* **Requirement**
Please copy the records below word for word, leaving out the pictures.

(Dataset entries)
****************
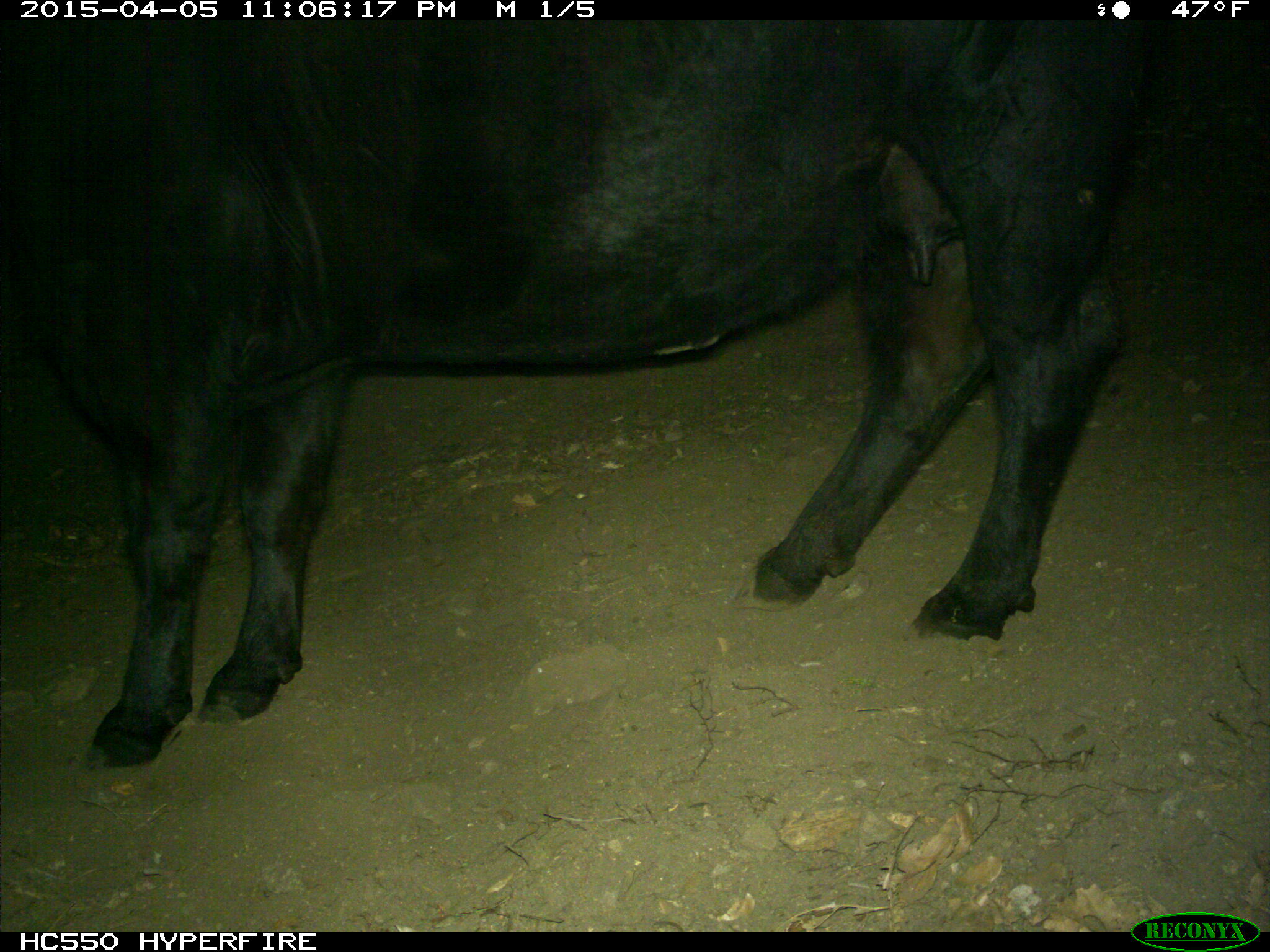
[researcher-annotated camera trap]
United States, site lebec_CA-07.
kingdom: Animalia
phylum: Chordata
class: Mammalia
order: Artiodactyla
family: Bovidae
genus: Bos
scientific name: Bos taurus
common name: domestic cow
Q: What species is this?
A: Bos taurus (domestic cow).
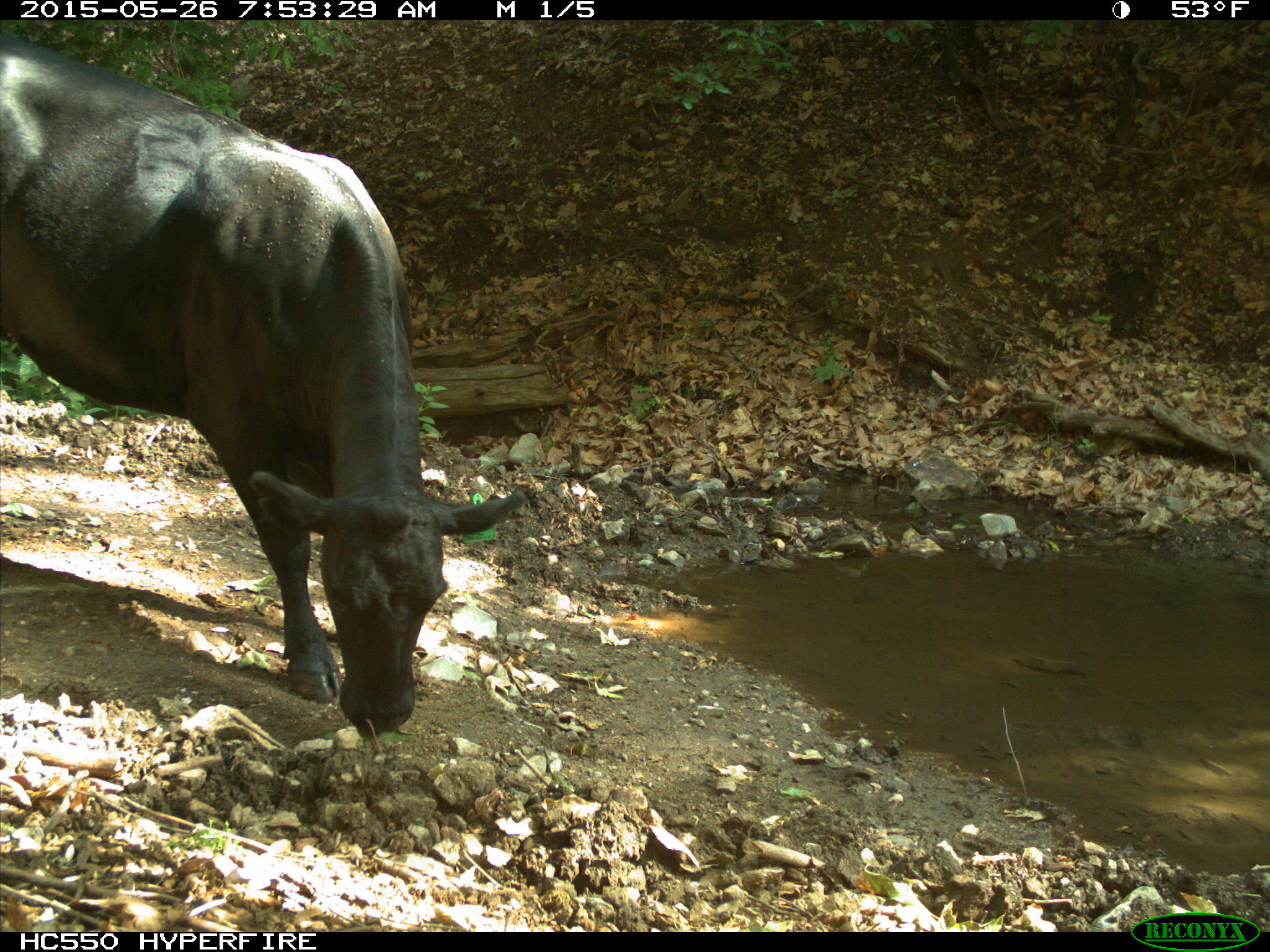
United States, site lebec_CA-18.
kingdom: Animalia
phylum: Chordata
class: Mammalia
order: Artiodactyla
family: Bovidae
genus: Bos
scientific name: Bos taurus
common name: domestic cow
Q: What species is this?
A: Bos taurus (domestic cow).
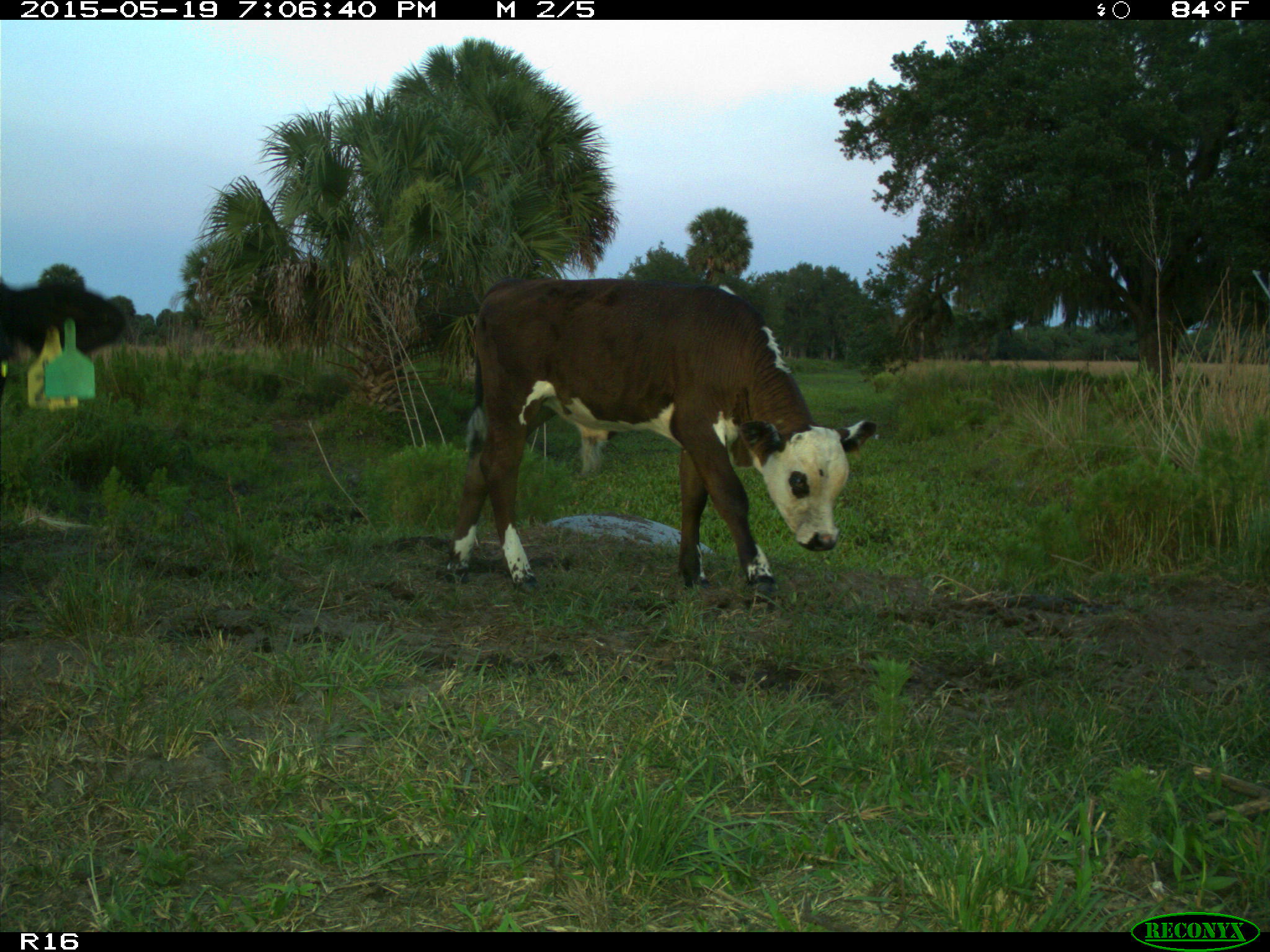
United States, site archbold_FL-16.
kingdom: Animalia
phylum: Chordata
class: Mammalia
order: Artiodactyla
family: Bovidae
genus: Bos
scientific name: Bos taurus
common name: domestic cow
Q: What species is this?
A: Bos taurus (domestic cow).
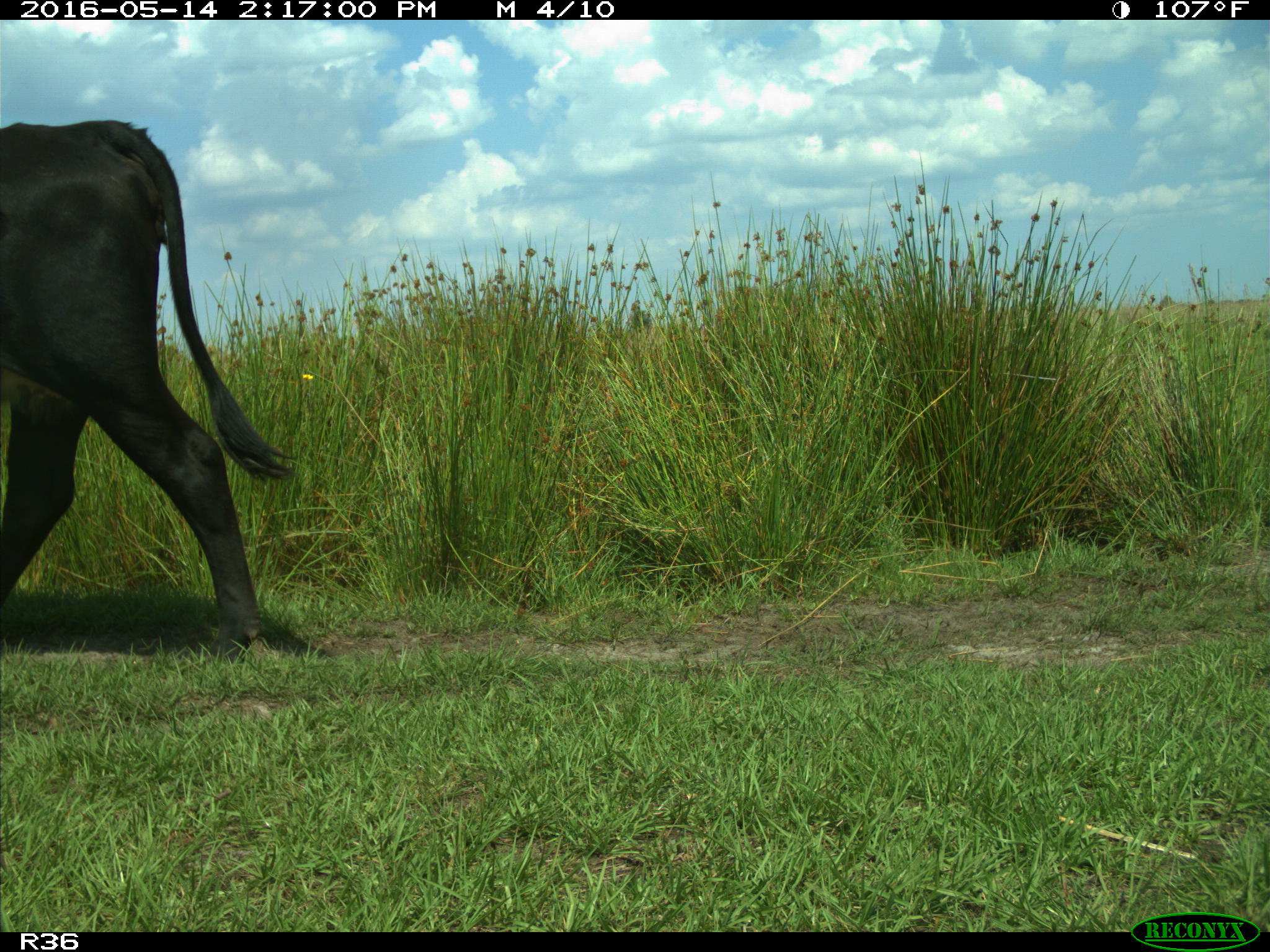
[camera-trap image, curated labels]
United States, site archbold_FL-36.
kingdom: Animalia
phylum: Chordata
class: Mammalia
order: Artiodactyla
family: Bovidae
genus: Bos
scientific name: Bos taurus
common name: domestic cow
****************
* **Task answer**
[researcher-annotated camera trap]
United States, site lebec_CA-07.
kingdom: Animalia
phylum: Chordata
class: Mammalia
order: Artiodactyla
family: Bovidae
genus: Bos
scientific name: Bos taurus
common name: domestic cow
Q: What species is this?
A: Bos taurus (domestic cow).
United States, site lebec_CA-18.
kingdom: Animalia
phylum: Chordata
class: Mammalia
order: Artiodactyla
family: Bovidae
genus: Bos
scientific name: Bos taurus
common name: domestic cow
Q: What species is this?
A: Bos taurus (domestic cow).
United States, site archbold_FL-16.
kingdom: Animalia
phylum: Chordata
class: Mammalia
order: Artiodactyla
family: Bovidae
genus: Bos
scientific name: Bos taurus
common name: domestic cow
Q: What species is this?
A: Bos taurus (domestic cow).
[camera-trap image, curated labels]
United States, site archbold_FL-36.
kingdom: Animalia
phylum: Chordata
class: Mammalia
order: Artiodactyla
family: Bovidae
genus: Bos
scientific name: Bos taurus
common name: domestic cow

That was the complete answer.